Crawling tends to be a reward-based learning process, so if an infant tries to move and doesn’t get the desired effect—as occurs with many children with CP, who do not crawl until an average age of 2, if at all—they may stop trying, and the brain eventually prunes away those motor and spatial connections.
In 2003, Kolobe joined the faculty at OU and soon began collaborating with OU engineering professors Andrew Fagg, David Miller and Lei Ding to construct a device to help at-risk infants explore their environment and receive positive feedback that promotes brain development and encourages new motor skills. “As soon as you start to crawl, the world seems like a much bigger place,” says Fagg. “We hope, with the crawling, we’ll set them up to build other capabilities that will be really important later on in life.”
Now in its third iteration, the Self-Initiated Prone Progression Crawler or SIPPC (pronounced “sip-see”), is building on earlier elements: a soft pad that rolls along on three wheels and a sensor-studded outfit into which the infant is strapped. Fifty times per second, the 12 movement sensors would send measurements to a computer, depicting the child’s movement in 3-D on a nearby monitor. Additionally, cameras mounted on the SIPPC captured what each of the infant’s limbs was doing at a given time.
Perhaps more importantly, the movement sensor data was digested by a machine-learning algorithm that determined what the baby is trying to do, then directed the robot to give him or her an extra boost in the appropriate direction, rewarding the infant’s attempts. So if a baby girl tried to push off with her back feet, but without enough force to actually move, the robot would helpfully zip her a few inches ahead. If she moved an arm as if to push to the side, the robot could almost simultaneously turn her in that direction. Pilot tests with earlier versions of the device demonstrated that infants who wore the sensor-laden suit more often engaged the robot, and had more limb movement, than infants who did not.
Funded by the National Science Foundation’s National Robotics Initiative, the team has now begun the aforementioned study of 56 infants between the ages of 4 and 8 months. This time, SIPPC includes a cap dotted with dozens of small, EEG electrodes for detecting real-time brain activity as the infants navigate. Right now, that brain data is being collected to see if there is a measurable change in brain activity over time as a result of using the device. Someday, however, it might even be used to create a brain-machine interface in which brainwaves alone predict an infant’s intention to move. “But that would be a long way off,” admits Fagg. “EEG is a very challenging domain, with very noisy data, and having an infant in motion dramatically increases the amount of noise.”
The study has another 6 to 9 months to go, and it will take time to get through the “overwhelming” amount of data produced by the experiment, says Fagg. Each session produces about 10 gigabytes of data, and the team just passed 1,000 sessions. “It’s wearing everybody down,” he says.

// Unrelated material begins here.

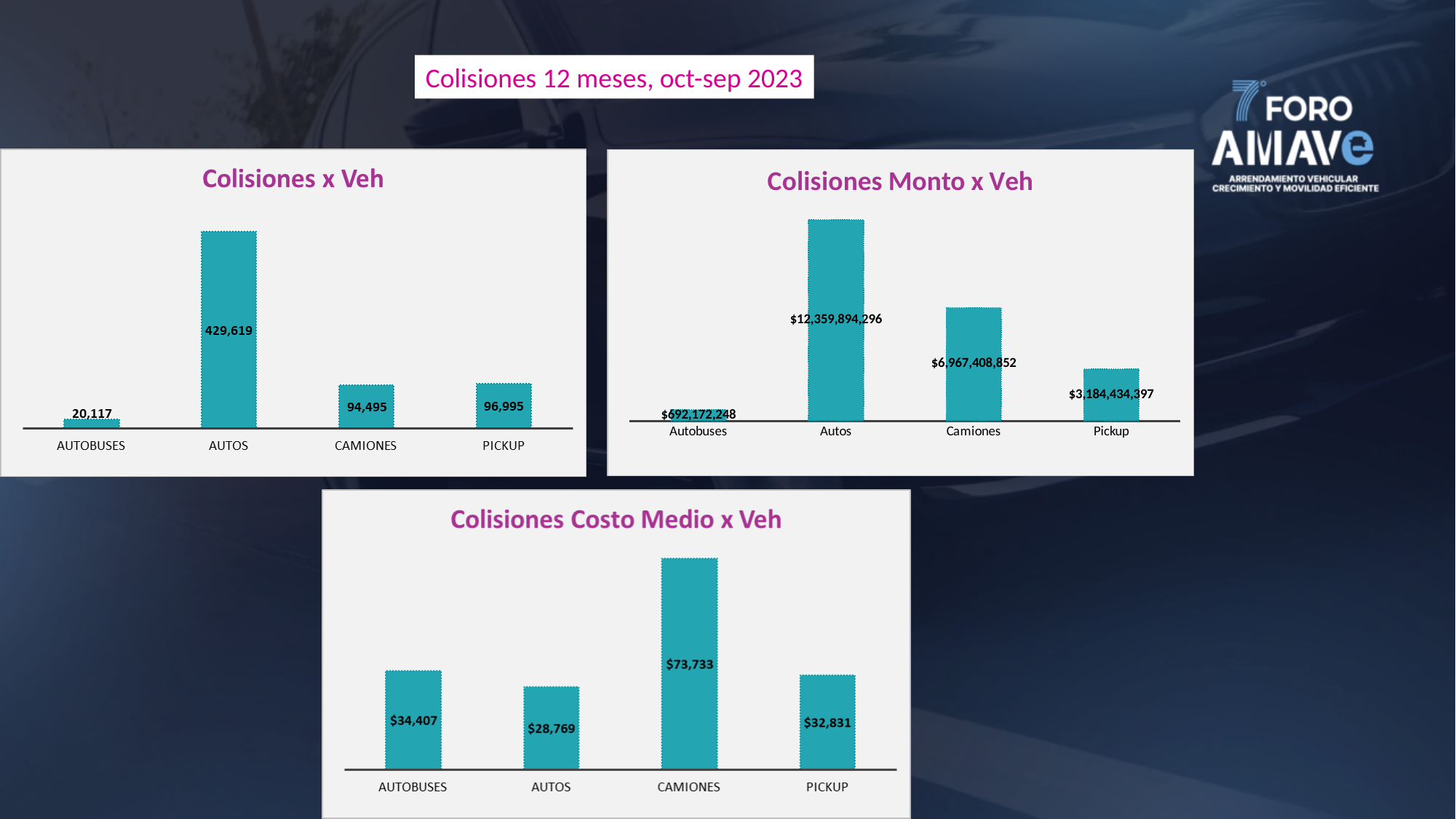
How many categories are shown in the 'Colisiones x Veh' chart? 4 In the 'Colisiones Monto x Veh' chart, what is the value for Camiones? $6,967,408,852 In the 'Colisiones x Veh' chart, what is the value for AUTOS? 429,619 In the 'Colisiones Costo Medio x Veh' chart, which category has the highest value? CAMIONES In the 'Colisiones Monto x Veh' chart, which is larger, Pickup or Camiones? Camiones In the 'Colisiones x Veh' chart, what is the difference between PICKUP and CAMIONES? 2,500 In the 'Colisiones Costo Medio x Veh' chart, what is the value for PICKUP? $32,831 In the 'Colisiones Costo Medio x Veh' chart, what is the difference between CAMIONES and AUTOS? $44,964 What type of chart is 'Colisiones Monto x Veh'? Bar chart In the 'Colisiones Costo Medio x Veh' chart, which category has the lowest value? AUTOS In the 'Colisiones Monto x Veh' chart, which category has the highest value? Autos In the 'Colisiones x Veh' chart, which category has the lowest value? AUTOBUSES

But there is light on the horizon. So far, the results seem to align with the pilot results, and parents are so encouraged by their children’s progress that they routinely ask to buy the device for home use. But the technology is not quite ready for that yet, says Fagg. “One needs to do a much larger-scale study with researchers at several universities,” he notes. “In the long run, we’d like to be there, but we need to do the science first.”